● Selected passage:
Bursting with civic pride, Kamin adds, "Thanks to its Chicago-based
architects and engineers, it possesses the
quality and artistry that will enable it to take its place not only in
the record books but also among the pantheon of the world's iconic
skyscrapers."
- Think Excess, Not Success, writes David Roeder at The Chicago Sun-Times: "The slender, sculpted skyscraper was built for a free-spending and
status-conscious class that no longer exists. Debt is crashing down all
around Dubai, so the tower could become a monument, not to national
success, but to irrational excess."
- An Example of Mankind's "Edifice Complex," writes Ben Macintyre in the Times of London: "As in finance, so in politics. Rulers, particularly autocrats, tend
to succumb to what has been called the 'edifice complex', the urge to
build on a vast scale, often just before being toppled...It is a beautiful object, a
remarkable testament to human ingenuity, engineering and megalomania.

Web page caption snippets:
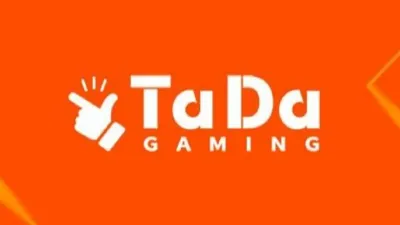 TaDa Gaming, 이탈리아 iGaming 시장 진출 – Pixelo와 파트너십 체결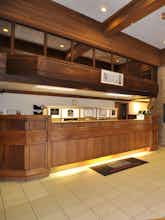 Hotel Best Western Plus Ahtanum Inn photo 5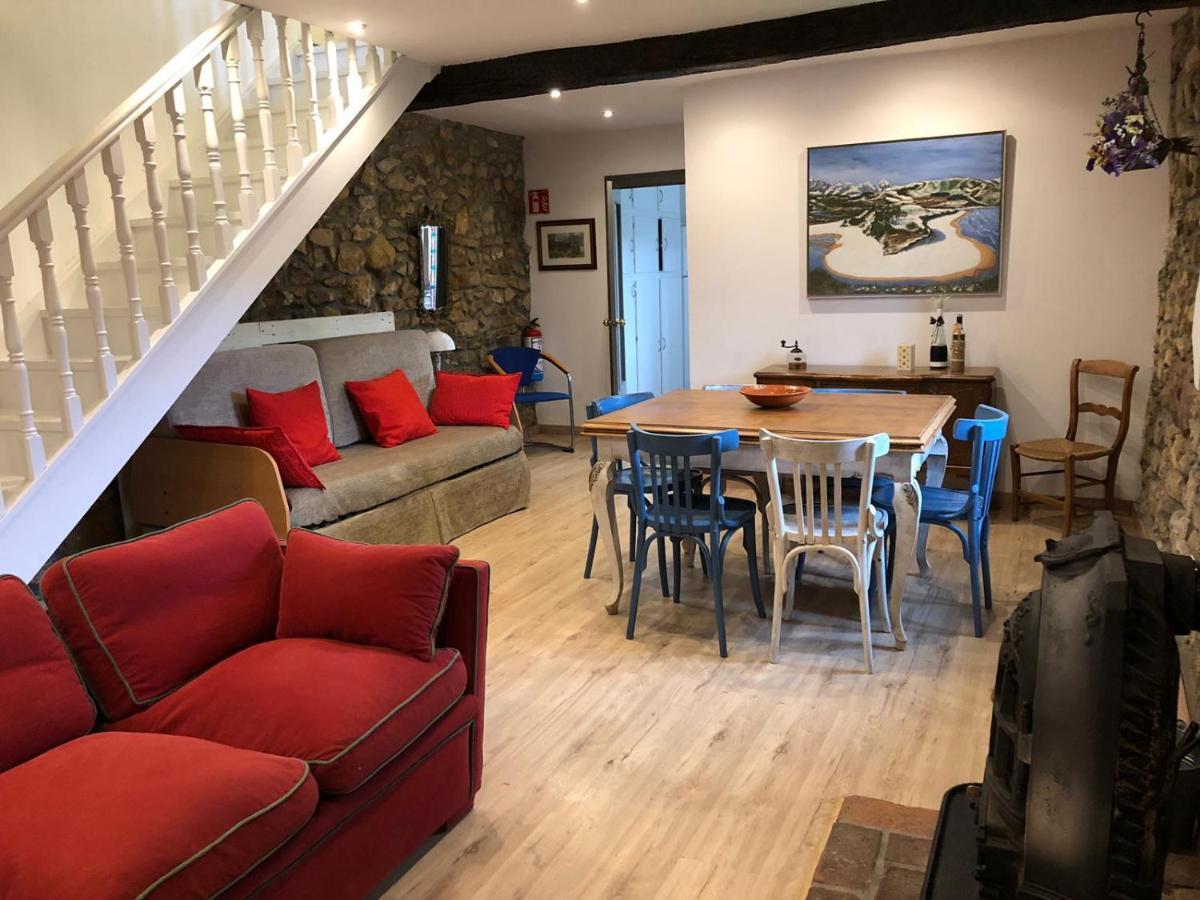 Holiday home Dosal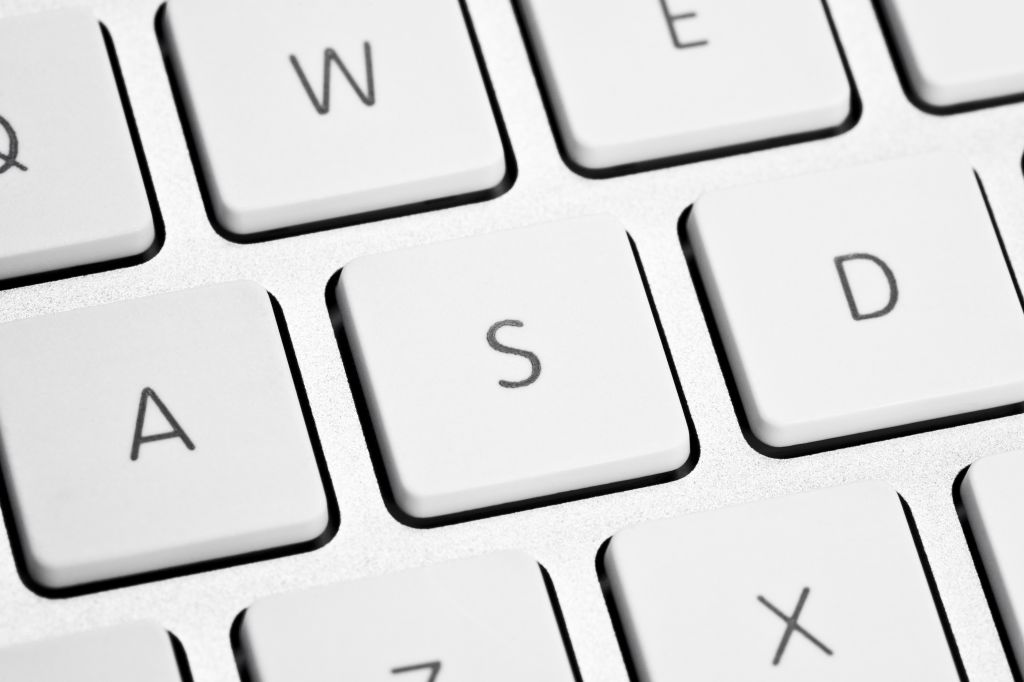1ComputerServices Inc. - Cover photo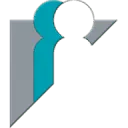 Lowland International logo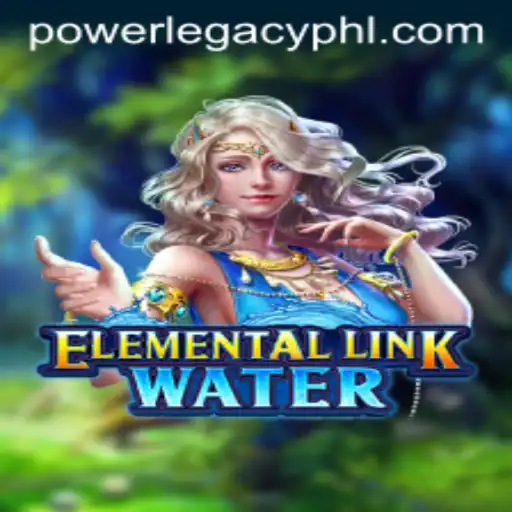 Discovering ElementalLinkWater: A Dive into the Dynamic World of Power Legacy Casino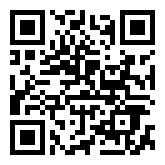 http://www.hoaujd.com/you/332915.html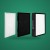 SK FILTRY DO BOX ANTYSMOGOWY FI 150 KAP35 (3 SZT)
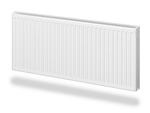 Радиатор стальной «LEMAX» Compact 21 300х500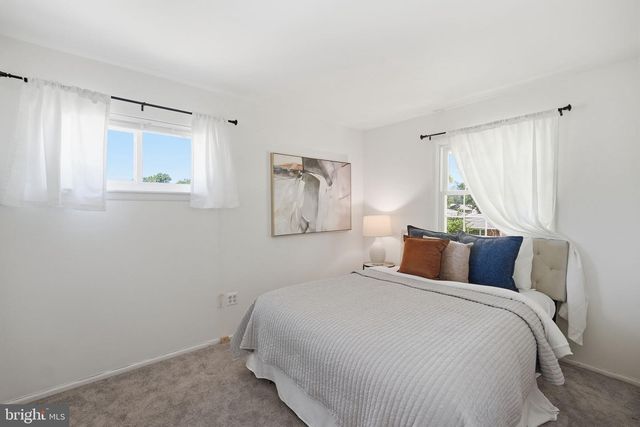 14429 BRAD DR, Rockville, MD 20853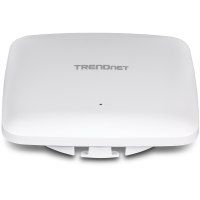 TRENDnet Version v1.0R - Accesspoint - Wi-Fi 6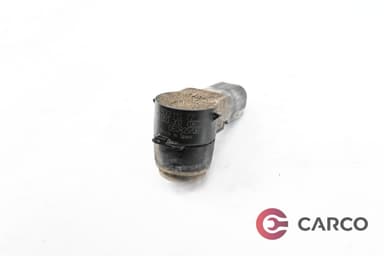 Парктроник 96 532 115  77 XT за CITROEN C4 Grand Picasso I (UA_) 1.6 HDi (2006)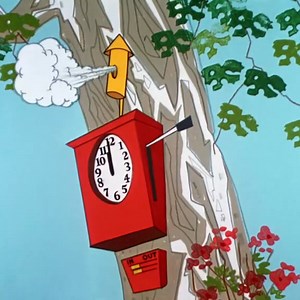 91K views · 1.6K reactions | #cartoon #art #drawing #illustration #digitalart #artist #anime #sketch #animation #artwork #comic #cartoons #fanart #cartoonart #comics #draw #cartoonnetwork #artistsoninstagram #love #funny #disney #characterdesign #s #doodle #illustrator #cute #design #manga #memes #cartoonist | notension | Facebook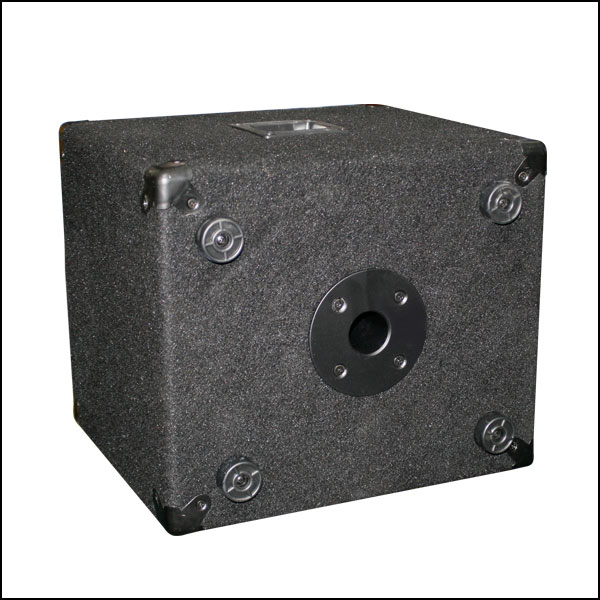 『最終価格』　ホンマTW TR20B　3～10(8本)　KBS TOUR120S Amazon.com: HD Switch (2 Pack) Front Wheel Bushing to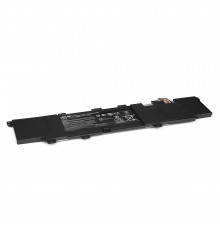 Аккумулятор для ноутбука Asus X502C, X502CA, S500CA Series. 11.1V 4000mAh PN: C21-X502, C31-X502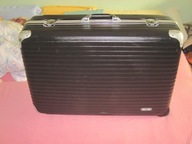 Walizka duża RIMOWA 80 l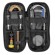 Otis Technology Defender Cleaning System: Picture 3 thumbnail
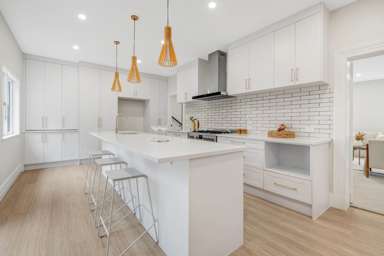 147B Whangaparaoa Road_3
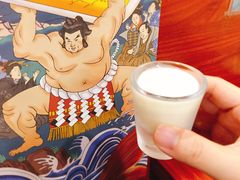 -大阪烧肉BAKA一代(十亩地店)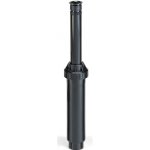 Rain Bird UNI SPRAY 400 LESS bez trysky výsuvný – Zboží Dáma Rain Bird UNI SPRAY 400 LESS bez trysky výsuvný – Zboží Dáma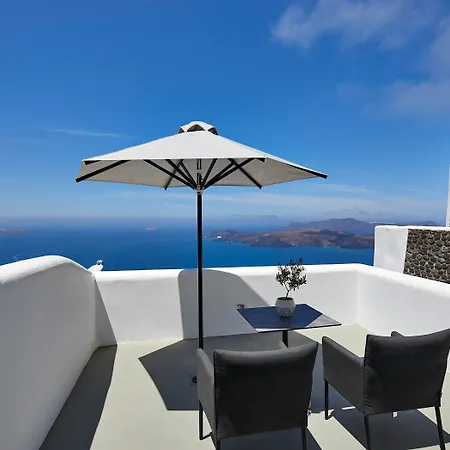 Petit Palace (adults Only) 4*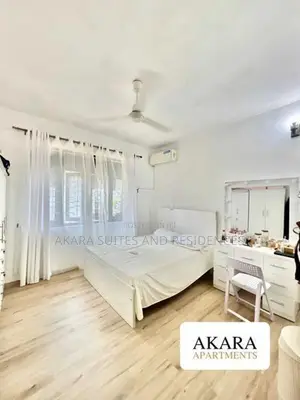 07 Perches - Furnished House For Sale HL51519 In Dehiwala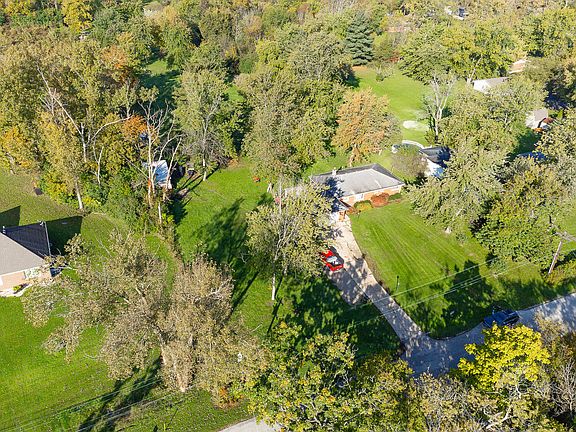5th image of 24318 S Thorn Creek Ln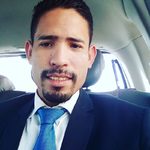 georgeous Honduras man JESUS SALAZAR from Barcelona VE1594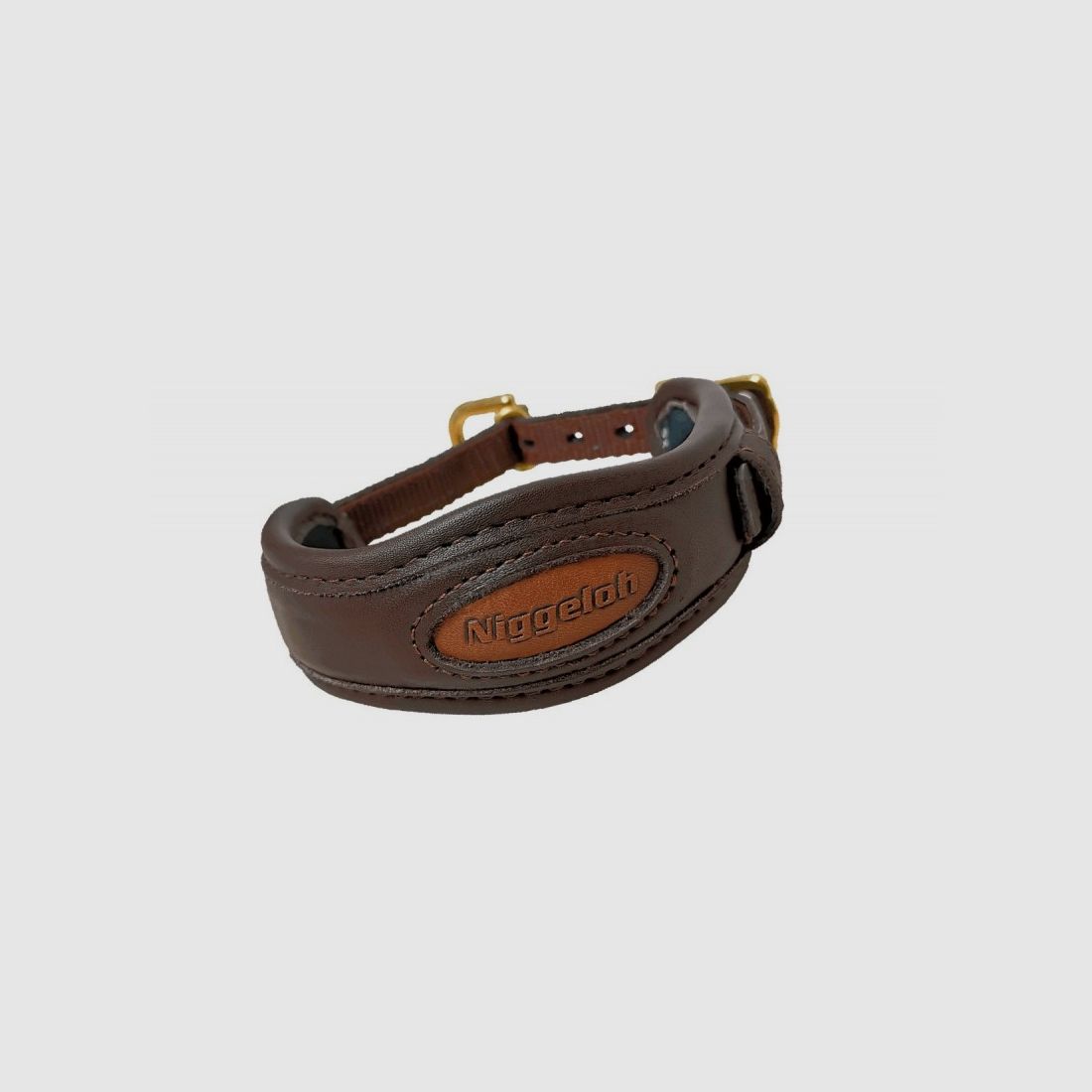 Collar Niggeloh Premium, Bild 1 von 3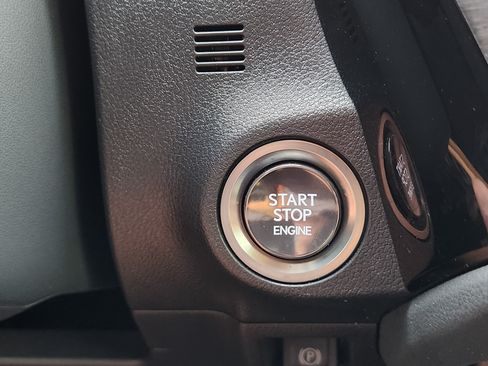 Used 2024 Lexus ES 350 w/ Premium Package FWD image 17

● What needs to be done: Reproduce the passage on the Dubai skyscraper from "- Think Excess, Not" up to and including "engineering and megalomania.", substituting "memorial" for "monument".

● Exercise answer:
- Think Excess, Not Success, writes David Roeder at The Chicago Sun-Times: "The slender, sculpted skyscraper was built for a free-spending and
status-conscious class that no longer exists. Debt is crashing down all
around Dubai, so the tower could become a memorial, not to national
success, but to irrational excess."
- An Example of Mankind's "Edifice Complex," writes Ben Macintyre in the Times of London: "As in finance, so in politics. Rulers, particularly autocrats, tend
to succumb to what has been called the 'edifice complex', the urge to
build on a vast scale, often just before being toppled...It is a beautiful object, a
remarkable testament to human ingenuity, engineering and megalomania.